INSTRUCTIONS TO FOLLOW:
Extract from the entries below, exactly as given, only the lines from the line containing "order: Diprotodontia" to the line containing "genus: Equus", both lines included.
Start of TASK INPUT
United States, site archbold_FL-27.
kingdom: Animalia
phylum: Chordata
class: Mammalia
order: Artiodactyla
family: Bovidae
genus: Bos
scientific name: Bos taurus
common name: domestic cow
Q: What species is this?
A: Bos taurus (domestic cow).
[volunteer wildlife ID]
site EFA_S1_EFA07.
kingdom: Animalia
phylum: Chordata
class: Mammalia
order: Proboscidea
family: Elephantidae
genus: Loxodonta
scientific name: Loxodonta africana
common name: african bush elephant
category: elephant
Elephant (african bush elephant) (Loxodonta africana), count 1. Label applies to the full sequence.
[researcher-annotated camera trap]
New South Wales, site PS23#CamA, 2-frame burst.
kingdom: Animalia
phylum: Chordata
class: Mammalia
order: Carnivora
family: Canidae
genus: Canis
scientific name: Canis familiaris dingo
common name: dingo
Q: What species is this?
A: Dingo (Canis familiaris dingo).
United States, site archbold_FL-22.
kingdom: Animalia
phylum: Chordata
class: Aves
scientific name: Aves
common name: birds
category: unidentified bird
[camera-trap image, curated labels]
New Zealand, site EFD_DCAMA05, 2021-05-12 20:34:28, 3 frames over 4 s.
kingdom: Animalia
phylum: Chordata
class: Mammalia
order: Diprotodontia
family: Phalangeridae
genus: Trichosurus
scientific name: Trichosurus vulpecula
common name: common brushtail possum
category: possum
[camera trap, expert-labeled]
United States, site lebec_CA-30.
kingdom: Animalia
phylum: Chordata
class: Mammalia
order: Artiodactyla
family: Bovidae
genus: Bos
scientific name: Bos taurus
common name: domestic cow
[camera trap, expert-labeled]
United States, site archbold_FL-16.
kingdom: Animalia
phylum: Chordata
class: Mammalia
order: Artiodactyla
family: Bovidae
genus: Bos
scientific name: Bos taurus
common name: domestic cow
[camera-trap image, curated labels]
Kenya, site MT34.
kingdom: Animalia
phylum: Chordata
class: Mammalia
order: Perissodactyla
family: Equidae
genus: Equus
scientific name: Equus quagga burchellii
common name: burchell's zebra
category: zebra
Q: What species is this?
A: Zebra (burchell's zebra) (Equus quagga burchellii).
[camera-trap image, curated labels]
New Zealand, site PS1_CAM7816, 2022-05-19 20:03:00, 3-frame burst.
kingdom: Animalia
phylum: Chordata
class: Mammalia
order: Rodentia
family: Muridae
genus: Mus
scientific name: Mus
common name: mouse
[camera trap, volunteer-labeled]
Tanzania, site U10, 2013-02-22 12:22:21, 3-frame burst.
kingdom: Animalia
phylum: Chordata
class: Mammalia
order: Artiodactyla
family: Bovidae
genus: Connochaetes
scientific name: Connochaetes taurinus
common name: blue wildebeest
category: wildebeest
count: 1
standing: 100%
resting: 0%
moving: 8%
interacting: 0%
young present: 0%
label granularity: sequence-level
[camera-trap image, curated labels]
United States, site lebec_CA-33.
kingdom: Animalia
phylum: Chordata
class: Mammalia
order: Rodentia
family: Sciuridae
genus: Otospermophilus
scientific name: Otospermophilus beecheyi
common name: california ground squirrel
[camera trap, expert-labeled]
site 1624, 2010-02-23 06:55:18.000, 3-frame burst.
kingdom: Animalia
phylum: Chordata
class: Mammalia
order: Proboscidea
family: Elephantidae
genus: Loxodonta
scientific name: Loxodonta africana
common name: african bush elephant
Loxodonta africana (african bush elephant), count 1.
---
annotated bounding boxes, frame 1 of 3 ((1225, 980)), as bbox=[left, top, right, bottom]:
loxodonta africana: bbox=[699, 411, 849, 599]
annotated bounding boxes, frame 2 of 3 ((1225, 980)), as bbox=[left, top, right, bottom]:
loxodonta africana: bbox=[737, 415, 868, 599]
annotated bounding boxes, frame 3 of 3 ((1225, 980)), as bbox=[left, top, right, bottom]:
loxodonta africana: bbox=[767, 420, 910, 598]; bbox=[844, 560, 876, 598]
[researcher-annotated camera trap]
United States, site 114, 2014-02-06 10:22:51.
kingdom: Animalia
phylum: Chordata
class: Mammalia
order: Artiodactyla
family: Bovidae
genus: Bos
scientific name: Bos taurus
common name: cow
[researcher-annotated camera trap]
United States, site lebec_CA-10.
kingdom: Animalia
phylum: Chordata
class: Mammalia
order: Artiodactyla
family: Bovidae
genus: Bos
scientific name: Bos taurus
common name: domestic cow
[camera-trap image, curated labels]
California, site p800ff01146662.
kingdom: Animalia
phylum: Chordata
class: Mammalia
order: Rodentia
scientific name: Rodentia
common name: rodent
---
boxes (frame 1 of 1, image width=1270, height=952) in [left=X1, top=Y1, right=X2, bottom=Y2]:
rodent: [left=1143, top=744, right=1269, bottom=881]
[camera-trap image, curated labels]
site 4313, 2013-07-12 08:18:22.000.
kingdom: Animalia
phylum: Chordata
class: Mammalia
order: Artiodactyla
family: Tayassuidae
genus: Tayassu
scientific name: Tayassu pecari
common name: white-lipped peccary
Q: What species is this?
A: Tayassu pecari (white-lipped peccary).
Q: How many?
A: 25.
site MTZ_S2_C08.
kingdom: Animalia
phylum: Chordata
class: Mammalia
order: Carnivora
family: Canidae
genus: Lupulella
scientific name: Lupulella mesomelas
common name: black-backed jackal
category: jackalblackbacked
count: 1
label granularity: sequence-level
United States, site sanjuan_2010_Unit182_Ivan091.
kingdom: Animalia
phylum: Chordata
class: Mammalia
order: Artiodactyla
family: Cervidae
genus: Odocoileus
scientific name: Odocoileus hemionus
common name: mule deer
End of TASK INPUT
OUTPUT FOR THIS TASK:
order: Diprotodontia
family: Phalangeridae
genus: Trichosurus
scientific name: Trichosurus vulpecula
common name: common brushtail possum
category: possum
[camera trap, expert-labeled]
United States, site lebec_CA-30.
kingdom: Animalia
phylum: Chordata
class: Mammalia
order: Artiodactyla
family: Bovidae
genus: Bos
scientific name: Bos taurus
common name: domestic cow
[camera trap, expert-labeled]
United States, site archbold_FL-16.
kingdom: Animalia
phylum: Chordata
class: Mammalia
order: Artiodactyla
family: Bovidae
genus: Bos
scientific name: Bos taurus
common name: domestic cow
[camera-trap image, curated labels]
Kenya, site MT34.
kingdom: Animalia
phylum: Chordata
class: Mammalia
order: Perissodactyla
family: Equidae
genus: Equus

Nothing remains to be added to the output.